<< Back to all Blogs
Snowflake DevOps - first impressions and comparison with schemachange

Snowflake DevOps - first impressions and comparison with schemachange

Maciej Tarsa

Snowflake resource lifecycle management tools

There are a number of options for programmatically managing the lifecycle of Snowflake resources. Terraform has previously been a popular choice - however due to many issues encountered - it is not recommended for teams without a wealth of Terraform and Infrastructure-as-Code (IaC) experience. As an alternative, we have been using schemachange - a tool following an imperative-style approach. It provides a low barrier of entry for teams used to SQL language while offering a good set of functionalities.
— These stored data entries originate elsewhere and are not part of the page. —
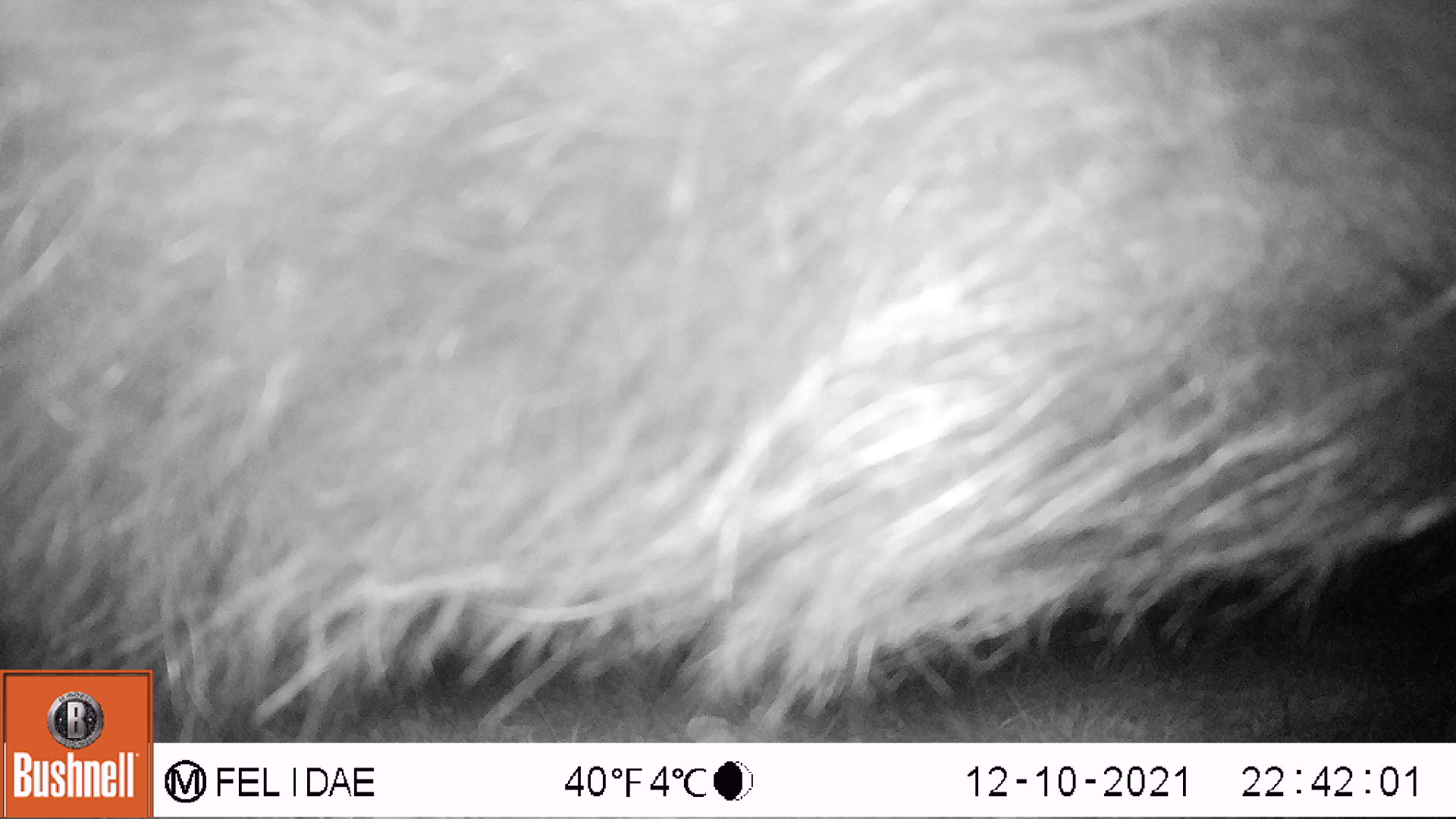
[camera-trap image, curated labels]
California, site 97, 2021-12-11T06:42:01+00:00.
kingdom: Animalia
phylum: Chordata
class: Mammalia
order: Artiodactyla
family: Bovidae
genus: Bos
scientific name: Bos taurus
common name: domestic cattle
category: cattle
Despite the number of tools available, there is a gap in Snowflake’s native ability to provide object lifecycle management. Snowflake has been working on filling this gap and the recent introduction of Snowflake DevOps may sufficiently fill that space. The goal of this post is to evaluate whether Snowflake DevOps is ready to replace schemachange as an object management tool.

Our requirements

There are a number of things we want to be able to achieve with the tool of choice

  • Snowflake securable objects such as roles, users, warehouses, databases and tables should be defined in code
  • It should be possible to deploy these using CI/CD tools (automated deployment)
  • It should be possible to deploy to multiple environments in Snowflake (either logical or physical separation)
  • Ideally some testing should be possible - e.g. test that expected objects were created or that no additional objects of specific type exist in the environment

Next, we’ll introduce a sample deployment to Snowflake using both schemachange and Snowflake DevOps and evaluate both based on a number of criteria.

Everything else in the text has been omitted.